Они замолчали. Густо светились огни селенья, горевшие и близко и далеко друг от друга, как они. Мокрая трава холодила спину. Иларио глядел в небо, она рвала травинки, куда достигала ее загорелая рука.
— На самом-то деле, — наконец сказала она, — новая, столичная любовь лучше старой, захолустной. Красивая она, я думаю, и волосы у нее хороши, и глаза…
— Ты мне скажи, зачем этот тип прямо висел на стойке, если в твоей постели не спал?
— Разрешила бы я… — Иларио глядел на нее и даже приподнялся было, но она удержала его. — Но я всегда ему отказывала, а что до знака…
— Какого еще знака? — прорычал погонщик.
— До знака истинной любви. — Она расхохоталась, сверкая зубами, откинула голову, встряхнула волосами, чтобы их приласкал ветер. — Да не глупи ты, это я про машинку говорю, он мне машинку всучивал…
Иларио снова сел поближе к ней, и лицо у него стало и мрачней и спокойней…
— Ах, дурачок, ума нету, сам ведь знаешь, что он машинки продает, и меня обхаживал, рассрочку предлагал — недорого, мол, она сама себя окупит, то да се… Знал ты это, сам намекнул. Я же слышала, как ты говорил, что нынче не паучьим зельем обольщают, а ножной швейной машинкой.

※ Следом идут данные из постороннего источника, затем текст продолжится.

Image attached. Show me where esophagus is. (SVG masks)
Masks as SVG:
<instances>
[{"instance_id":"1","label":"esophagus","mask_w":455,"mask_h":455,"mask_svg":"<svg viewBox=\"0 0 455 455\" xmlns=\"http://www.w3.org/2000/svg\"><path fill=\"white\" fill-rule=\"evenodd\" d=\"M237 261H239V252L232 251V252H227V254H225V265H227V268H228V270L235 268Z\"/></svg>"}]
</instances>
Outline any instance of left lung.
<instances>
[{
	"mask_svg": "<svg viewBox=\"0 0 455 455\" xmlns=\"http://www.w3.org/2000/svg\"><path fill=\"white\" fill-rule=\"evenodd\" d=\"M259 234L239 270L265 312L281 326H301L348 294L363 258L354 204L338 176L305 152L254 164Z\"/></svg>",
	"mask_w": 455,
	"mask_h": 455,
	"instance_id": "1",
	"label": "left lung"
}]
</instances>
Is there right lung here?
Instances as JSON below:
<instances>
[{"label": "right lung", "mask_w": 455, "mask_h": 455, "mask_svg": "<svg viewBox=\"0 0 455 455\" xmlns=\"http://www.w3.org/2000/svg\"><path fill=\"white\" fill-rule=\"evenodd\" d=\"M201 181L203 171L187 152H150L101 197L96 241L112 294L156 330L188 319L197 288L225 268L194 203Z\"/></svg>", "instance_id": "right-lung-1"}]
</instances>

— Ну, не он один к тебе ходил…
— Вот и верно. Как-то зашли две американки, страшнее мужиков, в штанах, красота да и только! Все про того и спрашивали, который тут неподалеку ножом на коре свое имя вырезал. Я ничего о нем не знала, они и ушли, сгинули, в тетрадки ничего не написали. Лопочут по-своему, водку хлещут, как ноду. Стопки им мало, большой стакан спросили. А потом беспорядок в городе вышел, одну чуть лошадь не убила, волокла по земле. Ты-то знаешь про этого, кто он такой?
— Знаю, да не скажу. Это моя тайна.
— Да и на что мне? Зовут его Нило, тебя он звал Черный, я зову Черненький, он на дереве имя свое вырезал, и хватит с меня.
Капли росы падали на устланную травами землю, а с ними, облачками небесных часов, тихо шлепались плоды манго, словно отягченная ветвь измеряла меткими ударами быстротечное время.
Иларио Сакайон был совсем маленьким, когда в Сан-Мигель Акатан приехал торговец с рекомендательным письмом к его отцу. Сакайон-старший гулял с ним, долго беседовал и сказал, вернувшись, что фамилия его Нил и продает он швейные машинки. На следующий день этот Нил и пришел к Сакайонам и поиграл с ребенком, с Иларио. Тот глядел на него и глядел, потом потрогал его, тронул брюки, и дружбу скрепила монета, которую Нил сунул в его ручонку, и табачный поцелуй, запечатленный на детской щеке.
Иларио вырос, и как-то, советуя детям не судить о людях по наружности и одежде, отец завел речь об учености и великодушии этого Нила. Заезжий был вроде бы как все коммивояжеры, но в глазах у него в уменьшенном виде отразился целый мир. У одних людей глаза словно мертвые озера, у других — чего там только нет, вся жизнь в них бьется, как рыба. Вот и Нил такой.
Любовь отца к памяти о заезжем дошла до того, что он повел подросшего Иларио к большому дереву. На стволе было вырезано ножом: «О' Нил, 191…»; последняя цифра стерлась.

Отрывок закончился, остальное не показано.